What you should do
Rewrite only the items in the stretch from the line containing "Within this scene, is" through the line containing "14.4 meters", changing "concrete step" to "stone step" and leaving everything else as it stands.

Supplied information
※
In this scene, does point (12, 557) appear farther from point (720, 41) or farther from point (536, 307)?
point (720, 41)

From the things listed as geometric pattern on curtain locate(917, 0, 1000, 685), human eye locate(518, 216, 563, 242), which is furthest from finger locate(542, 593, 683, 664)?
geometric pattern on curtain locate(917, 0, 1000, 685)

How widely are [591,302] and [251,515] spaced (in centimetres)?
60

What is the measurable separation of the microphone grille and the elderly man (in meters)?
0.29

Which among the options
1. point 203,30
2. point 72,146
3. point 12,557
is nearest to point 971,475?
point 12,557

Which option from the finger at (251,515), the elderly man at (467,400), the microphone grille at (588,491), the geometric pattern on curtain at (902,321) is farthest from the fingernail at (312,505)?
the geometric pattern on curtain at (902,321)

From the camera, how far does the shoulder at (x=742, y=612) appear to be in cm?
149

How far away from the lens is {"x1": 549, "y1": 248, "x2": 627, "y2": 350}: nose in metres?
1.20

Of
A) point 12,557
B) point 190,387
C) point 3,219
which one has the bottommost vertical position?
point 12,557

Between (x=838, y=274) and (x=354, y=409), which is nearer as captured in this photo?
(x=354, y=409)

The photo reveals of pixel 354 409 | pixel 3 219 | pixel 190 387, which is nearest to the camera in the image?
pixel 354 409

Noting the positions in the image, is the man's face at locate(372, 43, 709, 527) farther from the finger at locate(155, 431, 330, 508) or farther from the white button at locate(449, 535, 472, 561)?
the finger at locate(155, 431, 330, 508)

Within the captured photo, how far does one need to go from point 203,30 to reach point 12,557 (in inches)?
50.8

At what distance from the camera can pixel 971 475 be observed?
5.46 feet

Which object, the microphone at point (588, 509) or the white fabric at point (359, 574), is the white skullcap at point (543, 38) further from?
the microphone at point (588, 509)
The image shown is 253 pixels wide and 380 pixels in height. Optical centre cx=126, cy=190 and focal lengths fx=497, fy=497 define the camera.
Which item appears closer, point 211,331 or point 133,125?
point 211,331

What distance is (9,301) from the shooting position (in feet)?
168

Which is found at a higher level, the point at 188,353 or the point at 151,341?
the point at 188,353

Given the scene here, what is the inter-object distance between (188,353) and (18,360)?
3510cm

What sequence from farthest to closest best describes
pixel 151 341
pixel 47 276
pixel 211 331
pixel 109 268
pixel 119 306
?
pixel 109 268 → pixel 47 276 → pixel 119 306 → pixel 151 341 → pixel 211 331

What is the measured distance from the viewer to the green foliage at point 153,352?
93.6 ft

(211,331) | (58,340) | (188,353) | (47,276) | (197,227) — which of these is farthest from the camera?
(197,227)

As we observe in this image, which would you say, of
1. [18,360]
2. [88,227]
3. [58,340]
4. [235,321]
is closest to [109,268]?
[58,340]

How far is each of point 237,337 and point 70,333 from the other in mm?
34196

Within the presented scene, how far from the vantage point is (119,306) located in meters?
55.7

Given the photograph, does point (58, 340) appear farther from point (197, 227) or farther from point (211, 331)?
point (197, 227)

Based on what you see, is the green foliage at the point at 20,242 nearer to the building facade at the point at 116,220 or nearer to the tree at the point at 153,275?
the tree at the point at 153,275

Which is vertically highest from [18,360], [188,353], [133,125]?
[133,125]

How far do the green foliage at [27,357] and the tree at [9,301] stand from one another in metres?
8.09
※
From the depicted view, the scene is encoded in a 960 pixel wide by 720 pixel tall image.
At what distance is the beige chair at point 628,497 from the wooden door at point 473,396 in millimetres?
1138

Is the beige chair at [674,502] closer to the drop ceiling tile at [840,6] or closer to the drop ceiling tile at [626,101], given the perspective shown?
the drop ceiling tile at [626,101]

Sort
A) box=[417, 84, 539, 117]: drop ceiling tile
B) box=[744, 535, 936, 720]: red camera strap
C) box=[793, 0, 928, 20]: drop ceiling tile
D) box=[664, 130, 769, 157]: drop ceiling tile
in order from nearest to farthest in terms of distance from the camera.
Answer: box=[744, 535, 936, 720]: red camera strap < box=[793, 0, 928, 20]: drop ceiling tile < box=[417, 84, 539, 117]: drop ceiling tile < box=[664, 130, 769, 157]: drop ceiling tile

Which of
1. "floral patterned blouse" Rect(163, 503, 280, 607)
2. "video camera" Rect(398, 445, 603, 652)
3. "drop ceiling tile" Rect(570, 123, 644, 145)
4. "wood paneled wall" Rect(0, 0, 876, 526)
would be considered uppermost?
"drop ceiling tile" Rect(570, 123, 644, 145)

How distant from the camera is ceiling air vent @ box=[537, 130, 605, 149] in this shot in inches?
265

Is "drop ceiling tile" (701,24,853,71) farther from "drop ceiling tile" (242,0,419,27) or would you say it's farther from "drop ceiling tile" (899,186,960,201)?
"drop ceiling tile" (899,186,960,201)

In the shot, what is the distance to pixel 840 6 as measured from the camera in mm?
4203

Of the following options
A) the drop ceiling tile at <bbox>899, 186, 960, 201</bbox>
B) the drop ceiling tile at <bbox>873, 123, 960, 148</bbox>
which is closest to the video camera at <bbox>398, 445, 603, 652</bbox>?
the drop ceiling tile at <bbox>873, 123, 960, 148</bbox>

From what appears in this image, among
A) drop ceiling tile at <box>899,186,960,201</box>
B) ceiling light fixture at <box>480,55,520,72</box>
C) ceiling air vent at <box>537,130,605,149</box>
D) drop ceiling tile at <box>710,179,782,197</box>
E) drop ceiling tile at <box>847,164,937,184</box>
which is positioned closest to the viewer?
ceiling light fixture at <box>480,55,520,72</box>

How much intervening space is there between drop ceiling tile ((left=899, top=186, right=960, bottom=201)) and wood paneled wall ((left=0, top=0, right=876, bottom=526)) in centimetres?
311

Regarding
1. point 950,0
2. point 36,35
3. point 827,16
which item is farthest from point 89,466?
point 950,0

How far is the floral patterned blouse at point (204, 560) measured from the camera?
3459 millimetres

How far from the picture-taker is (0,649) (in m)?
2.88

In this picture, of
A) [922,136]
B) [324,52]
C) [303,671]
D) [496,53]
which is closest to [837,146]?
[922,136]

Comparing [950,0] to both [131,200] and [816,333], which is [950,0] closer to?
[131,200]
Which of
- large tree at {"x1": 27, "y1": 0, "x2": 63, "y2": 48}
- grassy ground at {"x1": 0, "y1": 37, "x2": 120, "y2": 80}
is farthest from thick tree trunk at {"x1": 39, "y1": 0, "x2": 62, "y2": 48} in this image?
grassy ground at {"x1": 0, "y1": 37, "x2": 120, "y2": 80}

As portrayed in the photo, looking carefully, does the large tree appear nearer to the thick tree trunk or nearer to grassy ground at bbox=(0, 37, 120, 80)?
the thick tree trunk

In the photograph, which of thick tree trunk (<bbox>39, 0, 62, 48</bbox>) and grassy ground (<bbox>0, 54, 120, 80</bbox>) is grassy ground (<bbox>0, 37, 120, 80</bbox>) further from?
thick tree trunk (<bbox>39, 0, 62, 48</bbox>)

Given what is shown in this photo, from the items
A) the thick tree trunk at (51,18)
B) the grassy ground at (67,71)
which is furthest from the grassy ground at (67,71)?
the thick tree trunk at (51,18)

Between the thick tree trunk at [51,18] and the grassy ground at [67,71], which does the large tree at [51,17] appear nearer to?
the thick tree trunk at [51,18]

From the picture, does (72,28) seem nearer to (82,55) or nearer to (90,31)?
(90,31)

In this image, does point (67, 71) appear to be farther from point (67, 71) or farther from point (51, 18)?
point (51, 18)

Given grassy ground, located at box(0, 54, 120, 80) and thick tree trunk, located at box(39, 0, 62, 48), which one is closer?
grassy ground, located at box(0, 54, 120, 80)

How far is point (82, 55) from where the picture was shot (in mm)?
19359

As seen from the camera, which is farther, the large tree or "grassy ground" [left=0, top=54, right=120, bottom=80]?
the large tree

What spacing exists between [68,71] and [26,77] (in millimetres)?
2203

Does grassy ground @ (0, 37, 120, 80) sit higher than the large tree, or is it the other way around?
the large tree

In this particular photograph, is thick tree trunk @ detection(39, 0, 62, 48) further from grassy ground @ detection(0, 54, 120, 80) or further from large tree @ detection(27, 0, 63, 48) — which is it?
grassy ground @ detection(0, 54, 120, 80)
※
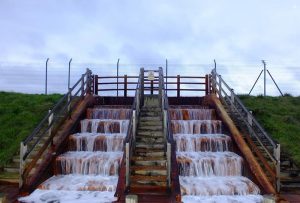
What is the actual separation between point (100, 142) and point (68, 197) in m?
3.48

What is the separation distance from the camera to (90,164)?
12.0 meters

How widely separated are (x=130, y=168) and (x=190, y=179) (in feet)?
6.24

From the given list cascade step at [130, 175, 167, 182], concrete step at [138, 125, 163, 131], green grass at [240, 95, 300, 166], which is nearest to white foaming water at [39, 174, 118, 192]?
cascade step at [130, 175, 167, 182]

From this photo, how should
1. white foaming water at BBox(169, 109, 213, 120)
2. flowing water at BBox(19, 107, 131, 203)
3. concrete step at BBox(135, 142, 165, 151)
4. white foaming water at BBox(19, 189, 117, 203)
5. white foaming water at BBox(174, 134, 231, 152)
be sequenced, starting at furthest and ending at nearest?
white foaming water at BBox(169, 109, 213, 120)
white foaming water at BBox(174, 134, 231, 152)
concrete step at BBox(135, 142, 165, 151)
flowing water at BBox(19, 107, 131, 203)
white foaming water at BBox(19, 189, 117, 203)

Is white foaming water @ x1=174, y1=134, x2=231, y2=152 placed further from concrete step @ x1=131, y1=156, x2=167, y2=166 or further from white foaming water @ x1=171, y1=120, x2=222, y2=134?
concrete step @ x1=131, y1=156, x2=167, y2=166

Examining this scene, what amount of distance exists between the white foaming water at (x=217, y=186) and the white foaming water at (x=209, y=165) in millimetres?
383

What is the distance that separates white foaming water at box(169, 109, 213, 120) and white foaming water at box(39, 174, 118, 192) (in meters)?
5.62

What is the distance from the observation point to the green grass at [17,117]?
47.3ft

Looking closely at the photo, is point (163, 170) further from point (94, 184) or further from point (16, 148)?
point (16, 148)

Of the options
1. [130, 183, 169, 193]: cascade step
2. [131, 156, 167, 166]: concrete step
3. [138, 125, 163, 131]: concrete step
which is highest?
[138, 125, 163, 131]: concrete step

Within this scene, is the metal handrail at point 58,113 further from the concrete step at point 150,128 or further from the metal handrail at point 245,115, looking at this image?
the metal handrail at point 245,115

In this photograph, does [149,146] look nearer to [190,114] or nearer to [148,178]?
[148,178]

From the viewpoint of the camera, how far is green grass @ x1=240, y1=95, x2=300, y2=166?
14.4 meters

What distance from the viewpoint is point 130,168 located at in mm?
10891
※
Exercise answer
Within this scene, is the metal handrail at point 58,113 further from the stone step at point 150,128 or further from the metal handrail at point 245,115, looking at this image?
the metal handrail at point 245,115

In this photograph, does [149,146] look nearer to [190,114] or nearer to [148,178]?
[148,178]

From the viewpoint of the camera, how far is green grass @ x1=240, y1=95, x2=300, y2=166?
14.4 meters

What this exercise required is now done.